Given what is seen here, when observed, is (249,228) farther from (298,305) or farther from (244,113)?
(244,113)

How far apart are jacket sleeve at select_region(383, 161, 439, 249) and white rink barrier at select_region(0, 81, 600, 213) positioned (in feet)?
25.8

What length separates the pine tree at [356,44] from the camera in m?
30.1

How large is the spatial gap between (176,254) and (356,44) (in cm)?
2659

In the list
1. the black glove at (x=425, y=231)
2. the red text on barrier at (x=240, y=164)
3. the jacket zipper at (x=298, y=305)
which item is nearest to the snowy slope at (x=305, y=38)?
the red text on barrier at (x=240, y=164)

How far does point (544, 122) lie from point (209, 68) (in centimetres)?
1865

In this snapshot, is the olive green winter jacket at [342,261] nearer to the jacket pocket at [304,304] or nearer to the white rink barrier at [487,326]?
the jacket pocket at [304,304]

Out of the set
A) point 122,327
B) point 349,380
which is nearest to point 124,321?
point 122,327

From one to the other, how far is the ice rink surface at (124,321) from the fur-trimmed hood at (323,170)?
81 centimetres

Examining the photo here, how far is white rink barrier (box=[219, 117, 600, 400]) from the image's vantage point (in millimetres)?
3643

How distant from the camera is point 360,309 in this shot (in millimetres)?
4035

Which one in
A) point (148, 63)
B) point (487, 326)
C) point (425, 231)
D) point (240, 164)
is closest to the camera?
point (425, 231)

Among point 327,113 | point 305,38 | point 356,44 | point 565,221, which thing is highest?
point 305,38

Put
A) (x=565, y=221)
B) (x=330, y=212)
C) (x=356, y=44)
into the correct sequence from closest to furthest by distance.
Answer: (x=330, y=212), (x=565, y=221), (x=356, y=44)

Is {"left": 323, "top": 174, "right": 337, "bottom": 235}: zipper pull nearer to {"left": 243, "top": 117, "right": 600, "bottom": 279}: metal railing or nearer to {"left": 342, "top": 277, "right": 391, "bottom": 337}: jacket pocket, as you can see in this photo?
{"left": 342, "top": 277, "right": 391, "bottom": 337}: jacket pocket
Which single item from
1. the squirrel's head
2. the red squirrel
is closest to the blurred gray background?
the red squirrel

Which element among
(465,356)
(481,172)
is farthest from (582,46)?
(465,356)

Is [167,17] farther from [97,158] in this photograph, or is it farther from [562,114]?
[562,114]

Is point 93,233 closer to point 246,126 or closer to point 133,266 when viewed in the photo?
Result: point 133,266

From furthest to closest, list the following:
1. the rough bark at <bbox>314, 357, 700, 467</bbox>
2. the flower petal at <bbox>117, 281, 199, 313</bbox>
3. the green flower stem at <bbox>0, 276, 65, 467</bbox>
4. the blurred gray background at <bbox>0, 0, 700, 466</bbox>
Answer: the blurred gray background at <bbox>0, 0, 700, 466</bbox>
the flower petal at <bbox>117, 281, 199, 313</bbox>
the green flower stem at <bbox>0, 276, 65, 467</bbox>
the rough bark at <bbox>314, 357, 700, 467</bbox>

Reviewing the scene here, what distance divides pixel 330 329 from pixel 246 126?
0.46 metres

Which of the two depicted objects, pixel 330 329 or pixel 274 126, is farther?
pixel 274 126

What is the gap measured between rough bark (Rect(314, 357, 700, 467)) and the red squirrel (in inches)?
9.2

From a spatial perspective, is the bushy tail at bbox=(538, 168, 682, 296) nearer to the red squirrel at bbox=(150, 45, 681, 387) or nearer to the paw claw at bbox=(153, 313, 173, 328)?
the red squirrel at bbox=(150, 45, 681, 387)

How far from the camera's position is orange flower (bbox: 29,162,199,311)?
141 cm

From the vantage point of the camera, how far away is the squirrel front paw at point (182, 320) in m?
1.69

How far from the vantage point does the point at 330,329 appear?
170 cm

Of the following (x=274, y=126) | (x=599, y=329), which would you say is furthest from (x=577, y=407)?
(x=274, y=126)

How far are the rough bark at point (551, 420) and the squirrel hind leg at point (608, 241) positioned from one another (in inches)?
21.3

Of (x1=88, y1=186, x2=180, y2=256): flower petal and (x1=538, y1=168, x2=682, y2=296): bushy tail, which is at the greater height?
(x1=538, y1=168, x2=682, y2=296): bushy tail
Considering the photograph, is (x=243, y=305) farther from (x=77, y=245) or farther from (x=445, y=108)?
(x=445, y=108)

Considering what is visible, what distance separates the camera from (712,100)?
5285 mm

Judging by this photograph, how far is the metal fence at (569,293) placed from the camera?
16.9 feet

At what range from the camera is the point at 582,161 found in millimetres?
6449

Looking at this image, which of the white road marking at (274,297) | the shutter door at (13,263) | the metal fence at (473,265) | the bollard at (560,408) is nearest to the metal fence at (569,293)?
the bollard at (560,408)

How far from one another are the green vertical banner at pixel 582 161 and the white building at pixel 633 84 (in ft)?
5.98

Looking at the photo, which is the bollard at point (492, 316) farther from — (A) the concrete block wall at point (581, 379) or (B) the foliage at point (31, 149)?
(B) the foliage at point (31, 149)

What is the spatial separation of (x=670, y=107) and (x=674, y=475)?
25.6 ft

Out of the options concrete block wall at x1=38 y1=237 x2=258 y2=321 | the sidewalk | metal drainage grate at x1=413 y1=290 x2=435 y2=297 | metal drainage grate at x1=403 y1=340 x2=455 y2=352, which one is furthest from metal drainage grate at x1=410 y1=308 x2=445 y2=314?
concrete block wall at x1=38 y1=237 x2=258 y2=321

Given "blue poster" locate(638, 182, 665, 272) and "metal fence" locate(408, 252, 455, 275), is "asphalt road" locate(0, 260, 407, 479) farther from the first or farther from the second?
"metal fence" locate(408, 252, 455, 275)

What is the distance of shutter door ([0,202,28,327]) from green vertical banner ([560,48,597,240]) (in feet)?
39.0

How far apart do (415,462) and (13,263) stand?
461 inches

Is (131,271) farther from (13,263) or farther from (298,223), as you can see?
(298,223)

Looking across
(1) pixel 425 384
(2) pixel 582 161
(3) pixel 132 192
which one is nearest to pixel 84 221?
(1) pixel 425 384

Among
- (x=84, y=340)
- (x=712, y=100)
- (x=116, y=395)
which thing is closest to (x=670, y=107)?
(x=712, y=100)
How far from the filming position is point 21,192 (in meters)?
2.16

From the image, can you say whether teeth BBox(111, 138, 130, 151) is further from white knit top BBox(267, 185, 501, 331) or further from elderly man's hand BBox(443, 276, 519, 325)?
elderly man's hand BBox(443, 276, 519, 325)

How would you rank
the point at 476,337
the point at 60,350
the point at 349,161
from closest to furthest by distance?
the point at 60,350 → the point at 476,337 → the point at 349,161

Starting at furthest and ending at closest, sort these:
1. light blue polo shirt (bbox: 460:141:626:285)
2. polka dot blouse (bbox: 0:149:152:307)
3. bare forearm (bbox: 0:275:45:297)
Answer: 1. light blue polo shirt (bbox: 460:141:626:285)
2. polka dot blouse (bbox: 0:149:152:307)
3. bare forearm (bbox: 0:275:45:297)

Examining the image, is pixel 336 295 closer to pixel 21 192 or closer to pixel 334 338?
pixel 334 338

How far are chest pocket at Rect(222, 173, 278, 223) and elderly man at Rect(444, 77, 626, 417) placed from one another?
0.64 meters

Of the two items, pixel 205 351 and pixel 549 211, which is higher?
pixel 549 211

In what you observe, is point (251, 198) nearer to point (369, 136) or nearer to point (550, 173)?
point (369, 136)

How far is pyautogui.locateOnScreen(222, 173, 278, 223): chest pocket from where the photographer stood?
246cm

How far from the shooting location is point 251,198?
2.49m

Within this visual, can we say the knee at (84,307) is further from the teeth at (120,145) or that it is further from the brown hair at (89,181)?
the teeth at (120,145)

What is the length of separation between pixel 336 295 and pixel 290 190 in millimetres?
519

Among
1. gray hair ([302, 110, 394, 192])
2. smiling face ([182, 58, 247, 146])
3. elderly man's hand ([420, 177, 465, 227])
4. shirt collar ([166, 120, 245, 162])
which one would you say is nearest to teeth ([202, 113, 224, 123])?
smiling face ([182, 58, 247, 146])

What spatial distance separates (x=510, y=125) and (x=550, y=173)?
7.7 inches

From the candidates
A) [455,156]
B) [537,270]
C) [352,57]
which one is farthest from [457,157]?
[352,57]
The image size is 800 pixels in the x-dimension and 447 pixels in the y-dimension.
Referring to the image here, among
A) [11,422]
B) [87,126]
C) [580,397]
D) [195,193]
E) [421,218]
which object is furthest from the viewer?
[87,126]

○ ○ ○ ○ ○ ○ ○

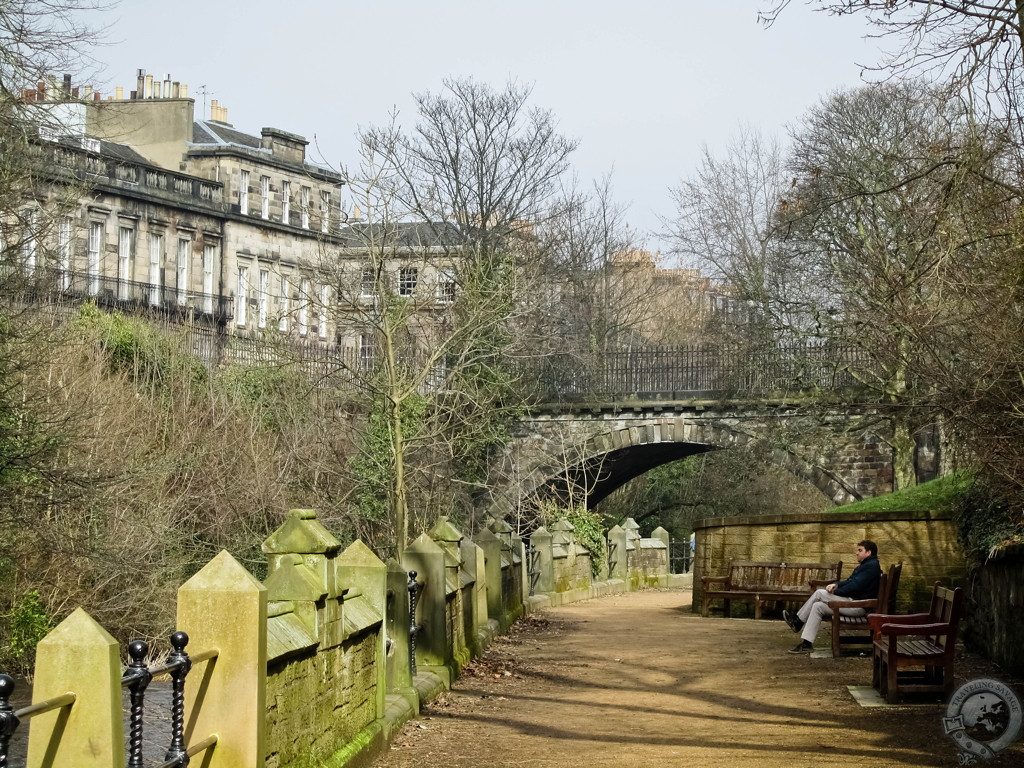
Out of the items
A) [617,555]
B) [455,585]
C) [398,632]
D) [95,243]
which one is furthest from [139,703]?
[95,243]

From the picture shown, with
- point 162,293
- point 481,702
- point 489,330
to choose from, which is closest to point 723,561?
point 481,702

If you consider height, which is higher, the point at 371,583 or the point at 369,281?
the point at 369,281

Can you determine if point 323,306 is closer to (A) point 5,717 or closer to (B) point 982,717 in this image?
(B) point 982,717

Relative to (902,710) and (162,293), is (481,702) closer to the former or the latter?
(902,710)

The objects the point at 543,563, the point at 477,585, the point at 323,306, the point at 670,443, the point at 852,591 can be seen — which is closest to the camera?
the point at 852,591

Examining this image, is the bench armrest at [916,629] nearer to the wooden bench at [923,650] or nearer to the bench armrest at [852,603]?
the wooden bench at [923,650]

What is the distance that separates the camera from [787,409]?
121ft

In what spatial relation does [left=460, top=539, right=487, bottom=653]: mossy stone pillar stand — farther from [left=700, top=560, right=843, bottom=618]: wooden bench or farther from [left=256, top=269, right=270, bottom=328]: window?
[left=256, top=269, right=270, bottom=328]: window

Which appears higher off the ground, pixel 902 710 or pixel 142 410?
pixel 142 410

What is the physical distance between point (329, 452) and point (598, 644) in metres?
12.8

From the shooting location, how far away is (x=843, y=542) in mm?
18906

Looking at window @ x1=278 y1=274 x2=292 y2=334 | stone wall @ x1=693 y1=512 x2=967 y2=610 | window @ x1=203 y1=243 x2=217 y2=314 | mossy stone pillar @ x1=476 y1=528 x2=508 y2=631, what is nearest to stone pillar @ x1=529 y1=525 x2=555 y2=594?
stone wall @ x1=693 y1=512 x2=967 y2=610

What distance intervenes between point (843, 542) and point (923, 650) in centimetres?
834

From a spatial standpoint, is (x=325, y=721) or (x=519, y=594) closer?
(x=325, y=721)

○ ○ ○ ○ ○ ○ ○

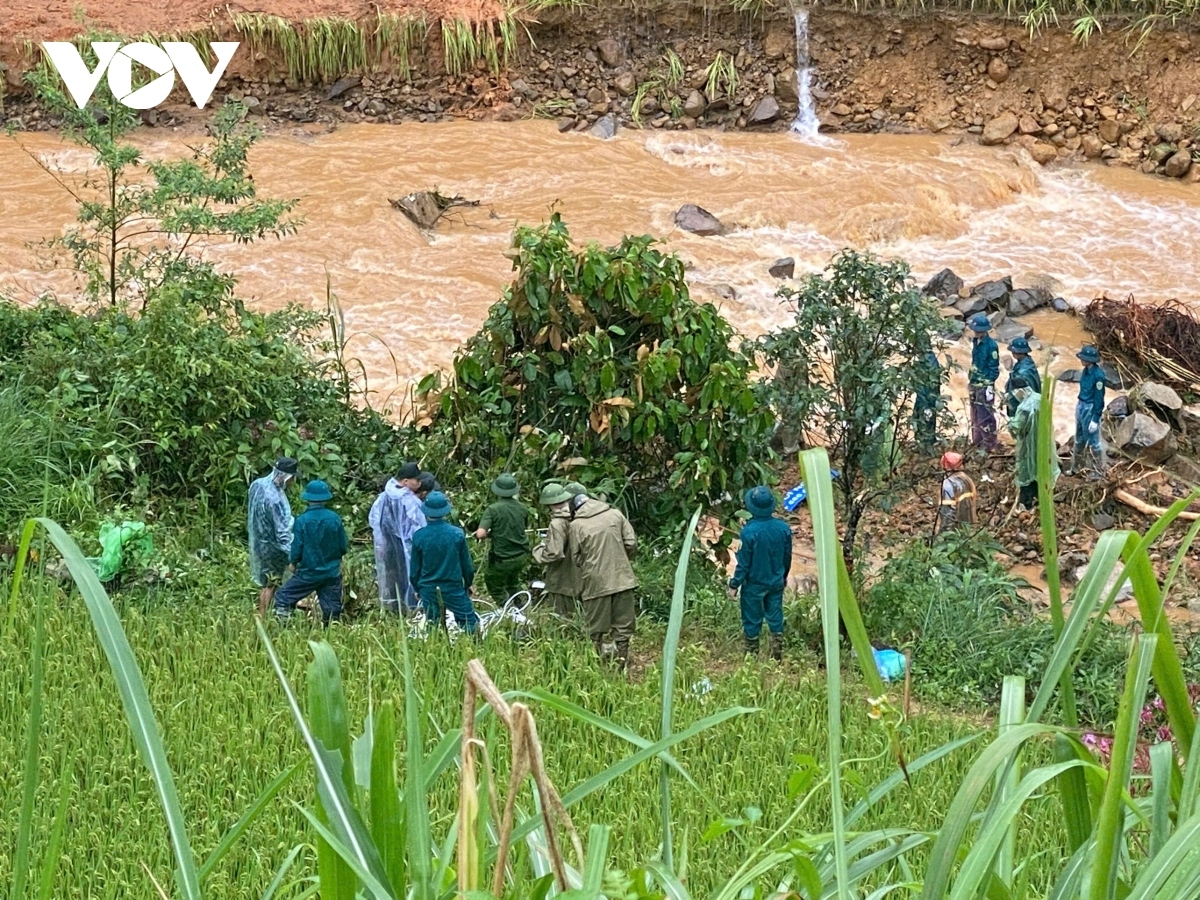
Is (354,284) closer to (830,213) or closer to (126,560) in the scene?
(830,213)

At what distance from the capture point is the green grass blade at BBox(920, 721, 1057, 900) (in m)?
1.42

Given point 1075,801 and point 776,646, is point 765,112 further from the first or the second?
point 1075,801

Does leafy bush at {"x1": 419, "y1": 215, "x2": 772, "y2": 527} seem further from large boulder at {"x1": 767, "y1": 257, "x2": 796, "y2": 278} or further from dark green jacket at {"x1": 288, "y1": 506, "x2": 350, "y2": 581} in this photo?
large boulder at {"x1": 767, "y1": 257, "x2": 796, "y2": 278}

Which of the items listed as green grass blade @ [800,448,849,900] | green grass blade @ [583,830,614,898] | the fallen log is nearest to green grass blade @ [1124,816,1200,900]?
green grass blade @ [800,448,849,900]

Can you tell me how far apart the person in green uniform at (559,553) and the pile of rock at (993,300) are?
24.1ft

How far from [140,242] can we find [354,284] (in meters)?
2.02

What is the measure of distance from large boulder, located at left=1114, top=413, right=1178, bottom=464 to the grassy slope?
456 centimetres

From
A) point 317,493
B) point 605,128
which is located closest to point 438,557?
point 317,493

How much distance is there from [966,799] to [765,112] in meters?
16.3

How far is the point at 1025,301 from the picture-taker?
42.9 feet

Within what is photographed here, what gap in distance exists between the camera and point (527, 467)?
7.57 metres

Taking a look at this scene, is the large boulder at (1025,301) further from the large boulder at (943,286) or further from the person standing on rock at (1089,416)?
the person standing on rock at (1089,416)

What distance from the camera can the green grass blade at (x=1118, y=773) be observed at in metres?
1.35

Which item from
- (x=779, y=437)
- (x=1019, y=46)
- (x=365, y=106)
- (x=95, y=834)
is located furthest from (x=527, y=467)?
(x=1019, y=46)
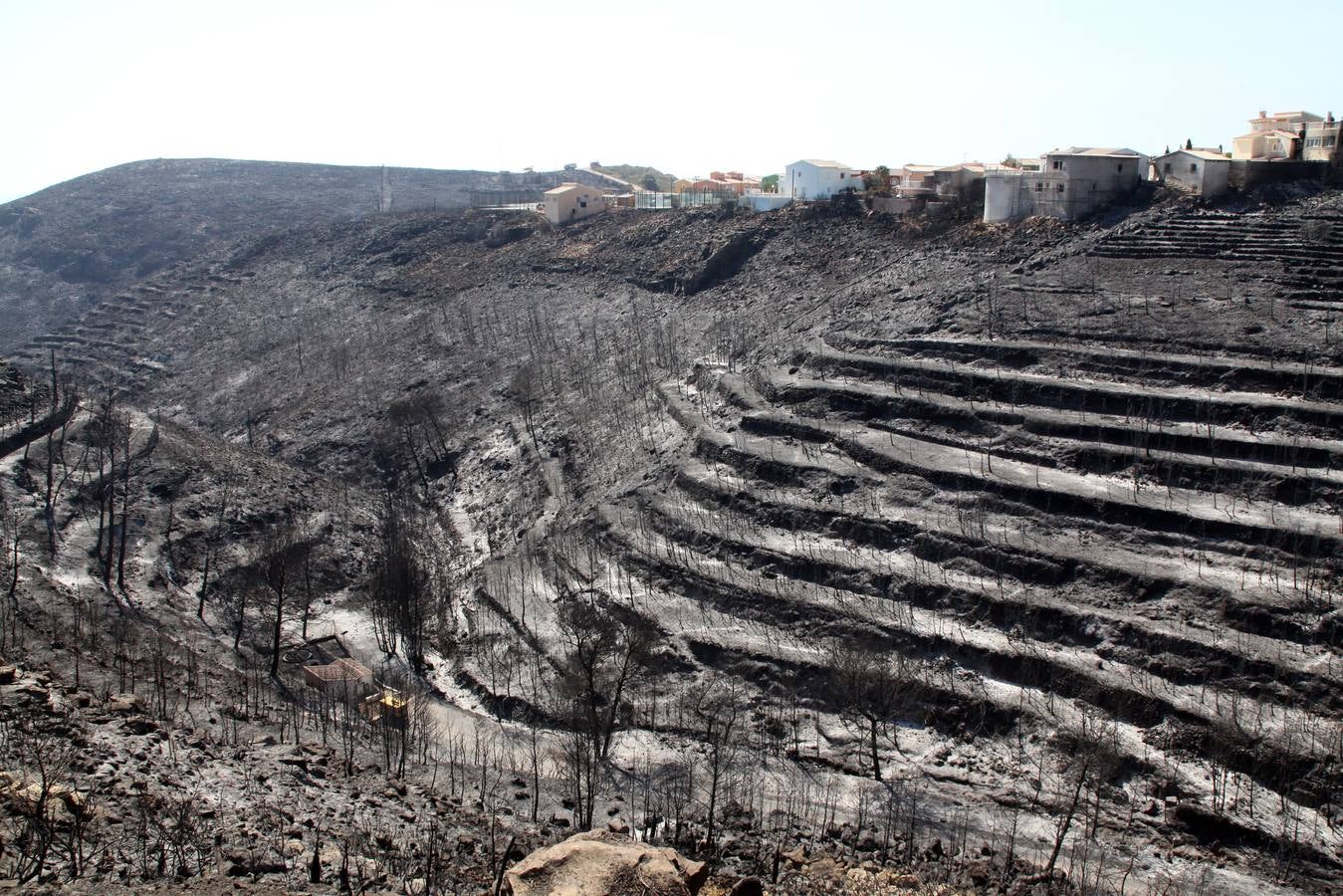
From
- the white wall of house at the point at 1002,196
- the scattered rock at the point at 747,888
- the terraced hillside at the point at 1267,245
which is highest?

○ ○ ○ ○ ○ ○ ○

Aim of the exercise: Can you express the records as a Markdown table with the columns Row and Line, starting at the line that contains "What distance from the camera" and stopping after the line that contains "which is highest?"? Number each row, skip blank lines, and leave out the pictures.

Answer to this task:
| Row | Line |
|---|---|
| 1 | What distance from the camera can the green grass blade at (x=1118, y=773) be observed at in metres? |
| 2 | 1.35 |
| 3 | Which item from |
| 4 | - (x=779, y=437) |
| 5 | - (x=1019, y=46) |
| 6 | - (x=365, y=106) |
| 7 | - (x=95, y=834) |
| 8 | is located furthest from (x=527, y=467)? |
| 9 | (x=1019, y=46) |
| 10 | From |
| 11 | - the white wall of house at the point at 1002,196 |
| 12 | - the scattered rock at the point at 747,888 |
| 13 | - the terraced hillside at the point at 1267,245 |
| 14 | which is highest? |